Bundi
✴︎ l’odeur enfumée des fourrages qui brûlent sur la chaussée – les chants au loin qui transpercent la fenêtre de bon matin – un gecko que j’aperçois furtivement derrière ma moustiquaire – le premier repas que je mange avec plaisir ✴︎

Hier soir, je suis arrivée à Bundi, 19h10, la nuit est déjà tombée, je sors du bus.
Je saute directement dans un tuk-tuk, en direction de mon auberge, préalablement choisi, mais jamais réservé, c’est la règle. Mon carrosse me secoue sur la piste de gravier, j’aperçois au loin le fort illuminé, je me sens bien, je suis au bon endroit.
J’entre dans mon auberge, une ancienne Haveli, typique, sa grande cour intérieure m’accueille dans la pénombre. Je comprends vite que je suis la seule cliente, la saison n’a pas encore commencé, toutes les chambres sont libres. Je choisis la meilleure, un peu plus chère, tout de suite je m’y sens bien, une chambre à moi, ça sera celle-là.
Je m’installe dans le jardin, donnant sur le lac, les montagnes en seul décor, dans la pénombre, une seule ampoule pour éclairer mon repas. Je me régale comme je ne me suis jamais régalé depuis mon arrivée : un thali, tout simple, pas trop épicé, beaucoup de légumes, des chapatis, un délice. Mon corps est enfin acclimaté.
Dans la nuit, dans ce décor encore flou par l’obscurité, je le sens, j’ai trouvé mon lieu.
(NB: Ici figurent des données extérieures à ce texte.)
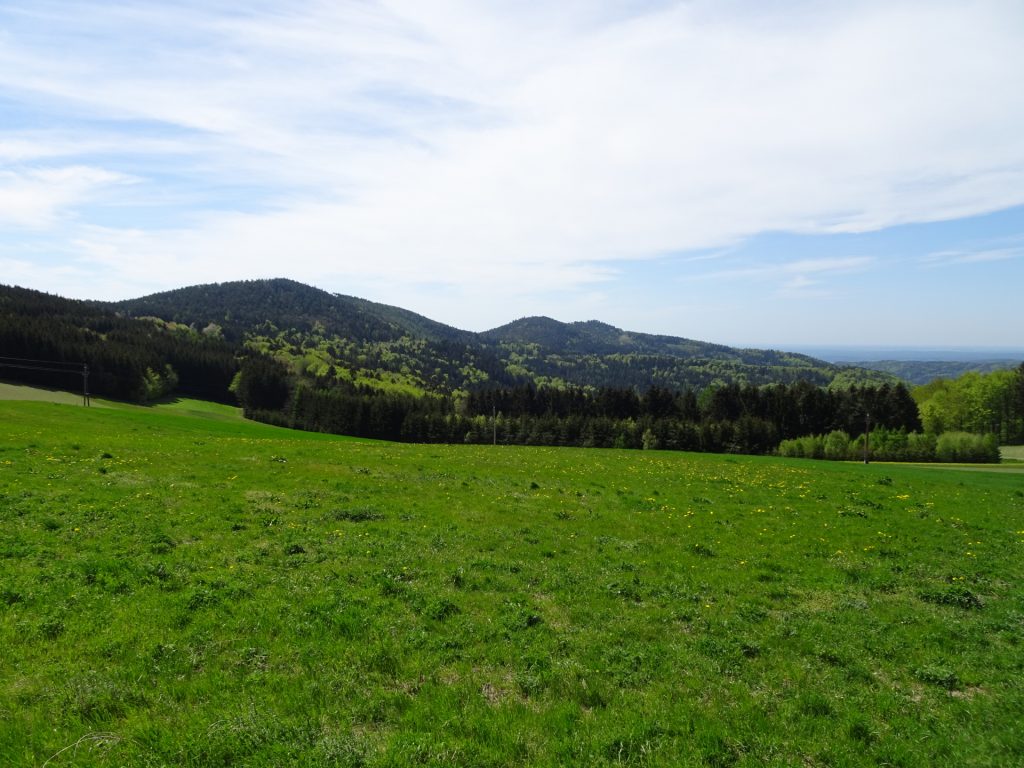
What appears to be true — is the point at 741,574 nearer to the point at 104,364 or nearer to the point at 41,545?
the point at 41,545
Le lendemain me le confirme, réveillé par les rayons colorés qui transpercent la fenêtre. Je prends mon petit-déjeuner dans le jardin qui se découvre devant mes yeux. Sur la table en granit coloré et en métal rouillé éreinté par le temps, ma tasse de chaï trop sucrée, et mon carnet, rien de plus. Un instant de béatitude, de bon matin, bercé par la musique lointaine et le piaillement des oiseaux. Je crois que j’ai trouvé mon petit paradis, un lieu qui restera dans les bordures de ma mémoire, comme un refuge.

Je trouve beaucoup de réconfort dans les lieux, ils ont une place centrale dans ma vie, berceau de mes états d’âme, un instant me suffit pour y prendre racine, même si je ne les habiterai qu’un instant. Je ne serais rien sans lieux ou m’épancher, mon étincelle en dépends. Celui-ci rejoint les plissures de ma mémoire, en refuge douillet, comme bien d’autres avant lui : un écrin de verdure et de respiration niché dans la forêt du Lys, le foyer familial et sécurisant de sa tendre enfance, des appartements étudiants à la lumière d’une bougie ou de quelques ampoules, un café stamboulien… Je veux peupler mon esprit de tant de refuges qui bercent mon cœur, et ne peux imaginer la douleur de ceux qui ont sont subitement privés, se voyant arracher une partie de leur entrailles. J’y pense fort, et les larmes coulent.